Иришь никогда не видела леди-правительницу в такой ярости. Больше всего Повелительницу злило, когда что-то шло вопреки ее замыслам или кто-то отказывался принимать ее правила. Политический брак, спланированный ей до мельчайшего нюанса, до последнего перелива играющей в зале мелодии, обернулся n'orrin est — и ее поражением. Поддавшись злости, леди Айори ошибалась на каждом шагу и разрушала все то, что с таким трудом создавала. Она бы, быть может, смогла взять себя в руки, успокоилась, если бы Эрелайн не выводил ее из себя хлесткими, прямыми, выбивающими воздух вопросами и своим спокойствием, когда она сама была уже на грани неистовства.
«Еще один вопрос, еще хоть слово — и что-то случится», — неожиданно ясно осознала Иришь.
Эрелайн, цепким взглядом охватывающий зал, вдруг замер, не шевелясь. Лиц его исказила такая ненависть, которую Иришь не могла даже представить. Лед его взгляда надломился — и рассыпался мириадам искристых осколков, обнажив злое, черное пламя. А тени, до того недвижимые, молчаливо таящиеся в глубине зала, вдруг ожили, задрожали волнующимся морем.
— Значит, виновника нужно искать среди них? — спросил Эрелайн так холодно, что, казалось, воздух вокруг должен вымерзнуть. Он чувствовал ярость леди-правительницы, но сейчас ему было плевать, чем она отплатит за свое унижение.
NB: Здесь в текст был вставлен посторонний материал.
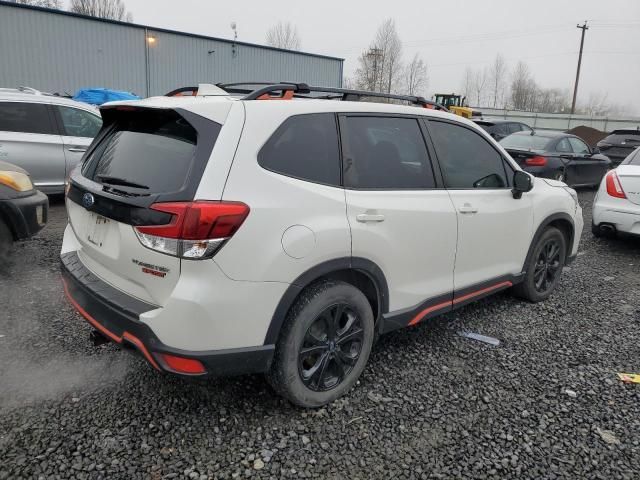 2019 Subaru Forester Sport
— Что вы себе позволяете?!
Эрелайн был уверен, что леди вьер Лиин солжет- поэтому смотрел не на нее, а в зал, пытливо вглядываясь в лица гостей, не успевших спрятаться за ничего не выражающими масками. Вглядываясь — и запоминая, кто приглашен.
От знакомых-незнакомых лиц рябило в глазах. На каждого — меньше, чем по секунде. Мало, чудовищно мало, но времени нет: как только паника, захлестнувшая бальную залу, спадет, по лицам гостей, надевших безупречные маски, невозможно будет прочесть ничего.